▸ **TEXTE PROPOSÉ**:
* * * * * * * * *

L’écrivain juif marocain Jacob Cohen décrit cette communauté jadis florissante comme « une espèce rare ».

Né en 1944 à Meknès, Cohen fait partie du petit groupe qui est resté au Maroc pendant l’exode massif. Il a vu sa communauté disparaître sous ses yeux.

« J’étais convaincu que nous devions partir, que les Juifs marocains n’avaient pas d’avenir au Maroc. C’est le grand succès des organisations sionistes présentes au Maroc », a-t-il confié à Middle East Eye.

Une chose était claire, dit-il : « Il n’y avait pas d’antisémitisme manifeste ; les quelques Juifs qui vivaient au Maroc n’avaient pas de problèmes. Mais il y avait ce sentiment généralisé que l’avenir n’était plus là, sinon pour eux-mêmes, du moins pour leurs enfants. »

« Ce fut une tragédie »

Selon diverses sources universitaires, l’Opération Yakhin s’appuyait sur un accord entre le Premier ministre israélien David Ben Gourion et le défunt roi du Maroc Hassan II.

Pour compenser le Maroc de la perte de membres de sa communauté, Israël aurait accepté de verser 500 000 dollars, plus 100 dollars par émigrant pour les 50 000 premiers Juifs marocains partis, et 250 dollars pour chaque émigrant supplémentaire. La société new-yorkaise Hebrew Immigrant Aid Society aurait contribué à hauteur de 50 millions de dollars à Yakhin.

Fanny Mergui, 80 ans, de Casablanca, faisait partie des milliers de personnes parties en 1961. Elle se souvient de la façon dont les mouvements de jeunesse israéliens sont venus au Maroc pour convaincre les Juifs de partir et, pour ceux comme elle qui avaient le « bon profil », de rejoindre le mouvement.

* * * * * * * * *

▸ **OBJECTIF A**: Réécrivez le passage du texte sur l'exode des Juifs marocains compris entre « Fanny Mergui, 80 » et « rejoindre le mouvement. », bornes incluses, en substituant « Rabat » à « Casablanca ».
Le texte sur l'exode des Juifs marocains n'a aucun rapport avec les enregistrements.

* * * * * * * * *

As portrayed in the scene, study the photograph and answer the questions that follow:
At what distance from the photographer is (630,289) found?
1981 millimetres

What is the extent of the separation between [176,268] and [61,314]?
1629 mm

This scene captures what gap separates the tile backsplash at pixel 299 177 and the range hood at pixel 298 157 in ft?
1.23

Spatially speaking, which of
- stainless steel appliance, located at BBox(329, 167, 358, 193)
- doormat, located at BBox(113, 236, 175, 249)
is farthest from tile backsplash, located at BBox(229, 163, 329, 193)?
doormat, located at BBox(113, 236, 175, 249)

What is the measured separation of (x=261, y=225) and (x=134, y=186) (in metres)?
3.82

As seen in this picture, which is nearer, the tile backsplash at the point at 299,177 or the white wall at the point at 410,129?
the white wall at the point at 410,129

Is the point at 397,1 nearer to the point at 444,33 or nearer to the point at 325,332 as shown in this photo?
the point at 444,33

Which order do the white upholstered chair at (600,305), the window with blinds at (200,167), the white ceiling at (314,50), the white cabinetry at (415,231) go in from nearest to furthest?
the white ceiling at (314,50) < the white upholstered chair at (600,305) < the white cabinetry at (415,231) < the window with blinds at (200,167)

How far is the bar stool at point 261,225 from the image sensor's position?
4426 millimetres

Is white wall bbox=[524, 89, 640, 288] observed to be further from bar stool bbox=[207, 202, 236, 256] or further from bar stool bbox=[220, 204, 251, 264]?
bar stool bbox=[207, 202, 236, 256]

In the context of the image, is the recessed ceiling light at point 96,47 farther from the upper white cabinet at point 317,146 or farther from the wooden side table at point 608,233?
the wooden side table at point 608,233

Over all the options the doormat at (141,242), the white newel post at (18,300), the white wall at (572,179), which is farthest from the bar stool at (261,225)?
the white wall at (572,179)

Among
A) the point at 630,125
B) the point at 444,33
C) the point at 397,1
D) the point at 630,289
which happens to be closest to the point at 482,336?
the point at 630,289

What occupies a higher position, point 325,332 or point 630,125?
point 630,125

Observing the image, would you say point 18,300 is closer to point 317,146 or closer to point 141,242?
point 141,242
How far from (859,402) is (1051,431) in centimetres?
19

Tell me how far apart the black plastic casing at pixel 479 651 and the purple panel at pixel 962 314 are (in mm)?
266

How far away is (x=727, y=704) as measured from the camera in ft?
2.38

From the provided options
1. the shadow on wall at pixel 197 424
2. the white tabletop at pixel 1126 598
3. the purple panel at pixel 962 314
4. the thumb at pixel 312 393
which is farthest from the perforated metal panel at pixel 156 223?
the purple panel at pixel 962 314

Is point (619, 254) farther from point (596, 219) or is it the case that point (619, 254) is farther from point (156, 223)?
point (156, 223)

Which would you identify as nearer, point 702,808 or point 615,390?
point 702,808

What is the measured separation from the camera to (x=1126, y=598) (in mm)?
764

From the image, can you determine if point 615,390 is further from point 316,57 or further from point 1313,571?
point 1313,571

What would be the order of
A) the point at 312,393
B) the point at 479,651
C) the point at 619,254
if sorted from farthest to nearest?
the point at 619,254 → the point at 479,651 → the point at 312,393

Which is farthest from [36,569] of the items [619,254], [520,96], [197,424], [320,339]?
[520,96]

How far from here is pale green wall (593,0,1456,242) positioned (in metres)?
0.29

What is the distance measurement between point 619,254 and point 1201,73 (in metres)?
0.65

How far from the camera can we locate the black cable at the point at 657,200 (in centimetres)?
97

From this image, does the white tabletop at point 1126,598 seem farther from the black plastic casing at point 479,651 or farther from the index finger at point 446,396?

* * * * * * * * *

▸ **OBJECTIF B**: Recopiez sans rien modifier les lignes des enregistrements comprises entre celle qui contient « How far away » et celle qui contient « the point at 619,254 → », toutes deux incluses.

▸ **CORRIGÉ A**:
Fanny Mergui, 80 ans, de Rabat, faisait partie des milliers de personnes parties en 1961. Elle se souvient de la façon dont les mouvements de jeunesse israéliens sont venus au Maroc pour convaincre les Juifs de partir et, pour ceux comme elle qui avaient le « bon profil », de rejoindre le mouvement.

▸ **CORRIGÉ B**:
How far away is (x=727, y=704) as measured from the camera in ft?
2.38

From the provided options
1. the shadow on wall at pixel 197 424
2. the white tabletop at pixel 1126 598
3. the purple panel at pixel 962 314
4. the thumb at pixel 312 393
which is farthest from the perforated metal panel at pixel 156 223?
the purple panel at pixel 962 314

Is point (619, 254) farther from point (596, 219) or is it the case that point (619, 254) is farther from point (156, 223)?
point (156, 223)

Which would you identify as nearer, point 702,808 or point 615,390?
point 702,808

What is the measured separation from the camera to (x=1126, y=598) (in mm)?
764

From the image, can you determine if point 615,390 is further from point 316,57 or further from point 1313,571?
point 1313,571

What would be the order of
A) the point at 312,393
B) the point at 479,651
C) the point at 619,254
if sorted from farthest to nearest?
the point at 619,254 → the point at 479,651 → the point at 312,393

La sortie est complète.